The only truly uncomfortable side effect of your tenancy is a constant feeling of being full – really, really, Thanksgiving-esque full. Perhaps you’re already saving me from what damage the combination of pregnancy cravings and a love of doughnuts could do. When people ask me how I’m doing, sometimes the feeling that my tummy is full like a beach ball filled to the brim with sand can override all else. However, what I mean to tell them is that you are a sweet boy who isn’t giving me too much trouble, and I’m thankful. According to my sources, as a growing boy you won’t understand the concept of “full” for a while. Most people start a college fund for their children, but I’m convinced a grocery store fund isn’t out of the question.

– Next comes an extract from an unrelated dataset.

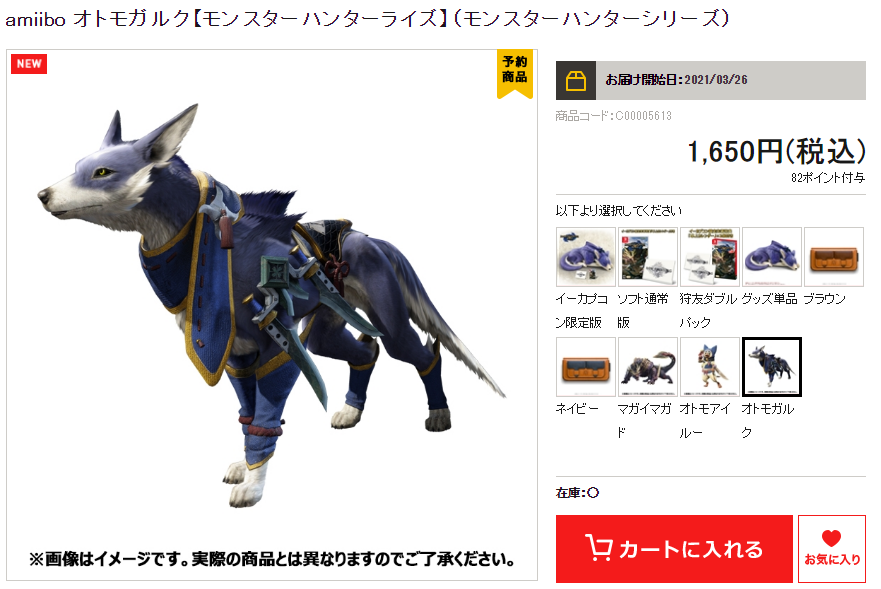 怪物猎人|《怪物猎人 崛起》主题amiibo价格公开 3月26日与游戏同步推出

I read that, at this point, your little face looks pretty much how it will look when we meet you in December. I can’t help but hope that you have your Papa’s chin dimple and his happy, intelligent, blue eyes. While we’ll get to wait a bit longer to see what color your eyes will be – I have to admit the little kid in me who shakes the presents at Christmastime will probably go get one of those cool 3D ultrasounds so your Papa and I can put a face to your name.

And now, since it’s late and you are rolling around again enough to make me realize a bathroom trip is in order, I’ll say good night and sleep tight.